Светел метнул быстрый взгляд на Зоркиных обозников. Галуха, опамятовавшись, водил пальцами над струнами уда. Хотел подыграть, не решался. А ну его! Без помощников справимся!
«Значит, вот каков у них обычай?
Не пойдёт! – сказал упрямый Гойчин. –
Кто врагу однажды покорится,
Век дурной не оберётся славы.
Ты беги-ка в кузницу, сестрица!
Вот мешок: в нём воинская справа.
Кто главарь негодной этой рати?
Надо бросить вызов атаману…»
«Ты куда с постели, милый братец?
Только встань, закровото́чат раны!»
Говорит ей витязь, храбрый Гойчин:
«Что мне раны, славная подруга!
Я-то встану – был бы меч наточен,
Щит сплочён, залатана кольчуга!»
Вот бежит, не чуя ног, сиротка,
Прямо в кузню, пышущую жаром…
«Топ-топ-топ, – рассказывали гусли. – Звяк, бух! Звяк-звяк-звяк, бух!»
Вот и кузница: жаль, трудилось в ней какое-то посрамление святого ремесла. Своей бы рукой задушить!
…Крутит ус кузнец рыжебородый:
«Сделать можно. Только не задаром.
Я вдовец, я зябну долгой ночью…»
Чем такое – лучше с камнем в воду!
Бесконечный трепет одинокой струны. Мгновение тишины, отчаяния. А потом – глухой, нарастающий, суровый распев. Брат за братьев! За сестрёнку назва́ную! Кто первый на нас?
«Значит, вот как! – снова молвил Гойчин.
Нет стыда у здешнего народа!»
Всполошилась шайка воровская:
Из ворот, держа клинок старинный,
Витязь к ним выходит спотыкаясь,
Вожака зовёт на поединок.
Меч иззубрен, щит починки просит,
И кольчугу рвали чьи-то стрелы,
Самого чуть ветром не уносит,
А туда же – возвещает смело:
«Ты да я!
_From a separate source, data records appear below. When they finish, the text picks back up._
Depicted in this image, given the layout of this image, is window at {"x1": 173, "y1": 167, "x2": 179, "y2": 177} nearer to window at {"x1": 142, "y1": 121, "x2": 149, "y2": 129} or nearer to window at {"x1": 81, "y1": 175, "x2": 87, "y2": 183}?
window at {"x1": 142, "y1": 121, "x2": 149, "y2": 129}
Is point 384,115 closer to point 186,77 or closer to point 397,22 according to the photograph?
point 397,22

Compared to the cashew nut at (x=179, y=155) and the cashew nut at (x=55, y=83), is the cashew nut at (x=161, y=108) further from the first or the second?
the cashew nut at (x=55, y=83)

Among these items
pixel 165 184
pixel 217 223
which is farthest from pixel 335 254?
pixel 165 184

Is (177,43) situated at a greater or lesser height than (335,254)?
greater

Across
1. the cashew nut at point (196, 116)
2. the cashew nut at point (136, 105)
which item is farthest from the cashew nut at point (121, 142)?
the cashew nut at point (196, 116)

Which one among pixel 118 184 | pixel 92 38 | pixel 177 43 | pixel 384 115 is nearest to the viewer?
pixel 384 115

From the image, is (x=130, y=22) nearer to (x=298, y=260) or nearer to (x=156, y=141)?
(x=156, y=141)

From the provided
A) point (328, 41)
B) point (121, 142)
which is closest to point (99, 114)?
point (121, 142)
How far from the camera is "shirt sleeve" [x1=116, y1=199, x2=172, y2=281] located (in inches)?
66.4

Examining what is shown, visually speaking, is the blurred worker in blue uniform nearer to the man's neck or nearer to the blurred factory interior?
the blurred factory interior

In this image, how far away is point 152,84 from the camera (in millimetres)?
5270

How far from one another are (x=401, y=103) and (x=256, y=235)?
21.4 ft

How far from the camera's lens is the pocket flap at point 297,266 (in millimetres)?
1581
Узрит нас Божье око!
В этом споре выкупа не будет!»
И схлестнулись. И главарь жестокий
Свергся наземь с рассечённой грудью.
Слово свято! Шайку скрыли тени.
Облегчённо выдохнули смерды…
Но и Гойчин рухнул на колени,
Осенённый поцелуем смерти.
Раны кровью плачут – не уймутся.
Там, где доблесть, рядом ходит гибель.
Только смог сиротке улыбнуться
Да сказать за что-то ей спасибо…
Так нам пел гусляр – слепой и строгий,
До пустых попевок не охочий.
В ту деревню больше нет дороги.
И ведётся в людях имя: Гойчин.
Тут уж Светел дал волю Пернатым. Влёт подхватывал брезжущие созвучия, что посылал ему лес. Возвращал уверенным согласием струн. Тонкий короб гудел совокупной речью песни, леса на ветру, земли, небес, людской памяти. Грех ладонью такие гулы глушить! Светел дал бесконечному послезвучанию истаять, раствориться в голосах природных начал.
– Вот… Не прогневайся, батюшка.
Хвойные изумруды чуть потеплели.
– Зря, охаверник, гусляра слепого приплёл… – сказал старичок. – А всё равно порадовала меня царская песня. И я тебя порадую, маленький огонь. Иди за мной. Топор захвати…
Стоило войти в лес, как дедок начал меняться.
Драный зипун расправился шубой, каких люди не шьют: мехом наружу. Отсветы ночного неба зажгли по самоцвету на каждом серебряном волоске. Бородёнка распушилась белой окладистой бородищей, по вискам из-под шапки легли дикомытские косы с запутавшимися живыми хвоинками. Лапотки обернулись высокими сапогами в инеистой опушке.
«Как же хорошо, что я днём самовольничать убоялся…»
На плоской вершине Шепетухи совсем не было деревьев. И почти не было снега. Весь сдувало бурями, налетавшими с неупокоенного Кияна. Даже тучи, волочившиеся по склонам, разбегались здесь на две стороны, обтекая ещё заметные стены – разрушенные, вросшие в землю.
Печальные. Гордые.
Светел обнажил голову. Поклонился памяти, как святому храму.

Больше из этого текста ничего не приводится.